Chronique|

Bureaucratie aveugle

Ainsi, la Ville de Gatineau refuse de reconnaître un joli sentier boisé en tant que corridor scolaire. Même si, dans les faits, plus d’une soixantaine d’écoliers l’empruntent chaque jour pour se rendre à pied à leur école primaire. Cherchez l’erreur!


J’ai beau chercher le gros bon sens dans cette histoire rapportée par mon collègue Mathieu Bélanger, je ne le trouve pas.

Le chemin Robert-Stewart - c’est le nom du sentier - comporte l’immense avantage de rapprocher les enfants à moins d’un kilomètre de l’école des Cavaliers, dans le secteur Aylmer. C’est comme un raccourci de leur maison vers l’école. Pas pour rien qu’il est si populaire. Sans ce sentier, tous ces enfants devraient sans doute voyager par bus ou encore se faire déposer à l’école, en voiture, par leurs parents.

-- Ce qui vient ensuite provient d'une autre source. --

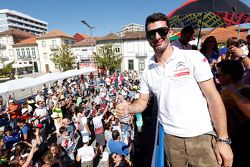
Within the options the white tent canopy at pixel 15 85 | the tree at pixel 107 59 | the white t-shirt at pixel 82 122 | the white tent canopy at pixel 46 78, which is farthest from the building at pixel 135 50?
the white t-shirt at pixel 82 122

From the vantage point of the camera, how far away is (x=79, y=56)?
166 ft

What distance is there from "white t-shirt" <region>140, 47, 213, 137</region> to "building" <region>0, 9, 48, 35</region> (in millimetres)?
116323

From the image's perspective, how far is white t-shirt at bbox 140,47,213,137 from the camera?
6.07 ft

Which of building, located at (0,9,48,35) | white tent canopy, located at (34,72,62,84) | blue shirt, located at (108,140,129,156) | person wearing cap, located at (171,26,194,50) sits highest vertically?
building, located at (0,9,48,35)

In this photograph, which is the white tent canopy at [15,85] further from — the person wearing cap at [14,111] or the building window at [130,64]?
the building window at [130,64]

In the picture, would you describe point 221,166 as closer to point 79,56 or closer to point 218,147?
point 218,147

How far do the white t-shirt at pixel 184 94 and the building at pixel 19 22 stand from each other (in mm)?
116323

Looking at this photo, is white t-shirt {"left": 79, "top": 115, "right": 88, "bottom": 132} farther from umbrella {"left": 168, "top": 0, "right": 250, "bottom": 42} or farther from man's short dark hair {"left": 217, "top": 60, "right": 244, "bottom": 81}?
man's short dark hair {"left": 217, "top": 60, "right": 244, "bottom": 81}

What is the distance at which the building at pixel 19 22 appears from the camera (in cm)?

Il n’y a que du bon à voir des dizaines d’écoliers à emprunter ce sentier matin et soir. C’est bon pour leur santé, c’est bon pour l’environnement. Des écoles primaires entourées d’élèves à distance de marche, comme l’école des Cavaliers, c’est ce qu’on souhaite comme société!

Voilà des mois que les parents recommandent qu’on reconnaisse le chemin Robert-Stewart comme un corridor scolaire officiel. Pour eux, ce serait comme une police d’assurance. Une façon de s’assurer que leurs enfants soient calculés comme des marcheurs - ce qu’ils sont - et donc pas transférés dans une autre école, lors d’une énième refonte des bassins scolaires…

Comment peut-on s’opposer à une demande qui a pour effet de faire marcher plus d’élèves vers l’école?

Pour des raisons de sécurité, bien sûr. Quoi d’autre? Notre époque est obsédée par la sécurité…



Du point de vue de la Ville de Gatineau, le sentier n’est pas un chemin public. Il est isolé, pas assez éclairé, pas déneigé en hiver… Il n’y a pas de trottoir, pas de traverses d’écoliers, pas de brigadiers scolaires…

«On ne peut assurer la sécurité des élèves» sur ce sentier, tranche la Ville. Fin de la discussion. Ce qui n’empêche pas les parents d’envoyer leurs enfants à l’école via le dangereux sentier!

Voici un cas typique, selon moi, où une bureaucratie aveugle va à l’encontre de l’intérêt public.

Il me semble qu’il y a ici moyen de moyenner. Au lieu de brandir bien haut son carnet de normes, Gatineau devrait chercher un compromis. Ce serait quoi de le déneiger? Ou d’y affecter un brigadier scolaire? Ou des parents bénévoles?

Tant que le sentier n’est pas reconnu comme un corridor scolaire, les parents craignent que leurs enfants soient délocalisés dans une autre école plus loin de chez eux. Si ça devait arriver, en raison d’une grille d’analyse qui ne reflète pas bien la réalité, tout le monde serait perdant.

Les enfants, les parents, l’environnement…



Quant à l’argument de la sécurité, on pourrait arguer que ce n’est pas tant le sentier que le grand nombre de véhicules aux abords des écoles qui est problématique. En augmentant le nombre de marcheurs scolaires, on diminue ce problème... et on augmente la sécurité.

Je ne vois aucune raison valable de refuser de reconnaître ce corridor scolaire. Au contraire, il faudrait plus de corridors du même genre pour accommoder les écoliers marcheurs. En outre, Gatineau veut que les gens participent à la vie de leur communauté, qu’ils s’impliquent... Dans le cas du chemin Robert-Steward, des citoyens déneigent le sentier l’hiver. Quand des gens s’approprient l’espace public pour en faire un lieu plus habité, plus vivant, plus agréable, il faut les encourager. Pas les décourager.